- **SELECTED PASSAGE**:
'''

On May 3rd, while Corrie is embroidering designs on her pajamas, she receives a letter from Nollie. She learns that Father died after ten days in prison, although family does not know where he is buried. Distraught, Corrie calls on a worker who is apathetic, offering a sedative. Corrie asks God to forgive her for asking for human help instead of his. Corrie scratches a new date in the wall, March 9th, 1944 – Father released.


In Chapter Ten, Corrie describes two German prison settings, including Gestapo headquarters in The Hague and a seaside penitentiary called Scheveningen. The images are of gray concrete walls and Nazi brutality against helpless prisoners. Although Corrie spends most of this period in a cold prison cell, she sees the blue sky and sunlight occasionally. Such sightings of beauty help sustain Corrie through the frustrating four-month imprisonment in Scheveningen.

'''

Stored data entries
'''

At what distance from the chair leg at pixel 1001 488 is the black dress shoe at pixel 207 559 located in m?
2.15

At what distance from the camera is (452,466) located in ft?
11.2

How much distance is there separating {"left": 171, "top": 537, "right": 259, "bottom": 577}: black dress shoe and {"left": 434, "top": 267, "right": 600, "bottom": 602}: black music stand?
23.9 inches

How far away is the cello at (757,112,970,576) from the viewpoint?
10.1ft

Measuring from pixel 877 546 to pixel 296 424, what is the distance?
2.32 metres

'''
'''

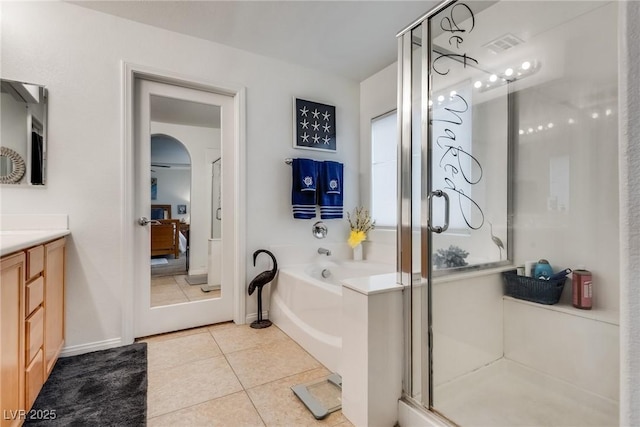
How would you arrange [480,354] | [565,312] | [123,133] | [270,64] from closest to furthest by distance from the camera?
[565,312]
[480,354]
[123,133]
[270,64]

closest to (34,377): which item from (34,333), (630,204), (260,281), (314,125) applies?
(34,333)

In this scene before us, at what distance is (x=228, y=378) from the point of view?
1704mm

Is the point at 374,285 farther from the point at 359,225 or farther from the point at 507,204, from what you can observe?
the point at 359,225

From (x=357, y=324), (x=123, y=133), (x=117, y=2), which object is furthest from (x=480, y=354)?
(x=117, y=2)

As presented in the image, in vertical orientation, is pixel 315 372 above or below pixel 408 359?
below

'''

- **REQUIRED WORK**:
a: According to the passage about Corrie's imprisonment, how long does her imprisonment in Scheveningen last?
b: Reproduce the passage about Corrie's imprisonment word for word from "In Chapter Ten, Corrie" to "imprisonment in Scheveningen.".
c: Extend the passage about Corrie's imprisonment, picking up after its final sentence.

- **TASK-BY-TASK ANSWERS**:
a: Four months.

b:
In Chapter Ten, Corrie describes two German prison settings, including Gestapo headquarters in The Hague and a seaside penitentiary called Scheveningen. The images are of gray concrete walls and Nazi brutality against helpless prisoners. Although Corrie spends most of this period in a cold prison cell, she sees the blue sky and sunlight occasionally. Such sightings of beauty help sustain Corrie through the frustrating four-month imprisonment in Scheveningen.

c:
In contrast to the gray bleakness of prison and cruelty of the Nazi guards stands Father’s courage and magnanimity. When Father tells the German officer that he would risk his freedom again by opening his door to anyone in need, he exhibits a generous and kind heart. Unlike her father, Corrie struggles with the burden of empathy. She desires to be free of the knowledge of others’ suffering, like the Jewish man being beaten in The Hague. Corrie continues to grapple with the issue of self-preservation versus selfless love. Later in Ravensbruck, Corrie overcomes personal pain in order to act with the same selfless attitude as her father.

On the journey to Scheveningen, Corrie and the Beje group experience bumpy, bombed-out roads. The poor quality of the roads is indicative of state of Holland, which has been devastated by the war. It seems that the ten Booms enjoyed an unusual tranquility in Haarlem, unlike other major cities in the country. Although Corrie does not attribute the protection of Haarlem from air raids to God’s provision, it is not hard to see fate at work. However, Corrie and her family are caught now. They paid the price for taking advantage of their limited freedom in Haarlem.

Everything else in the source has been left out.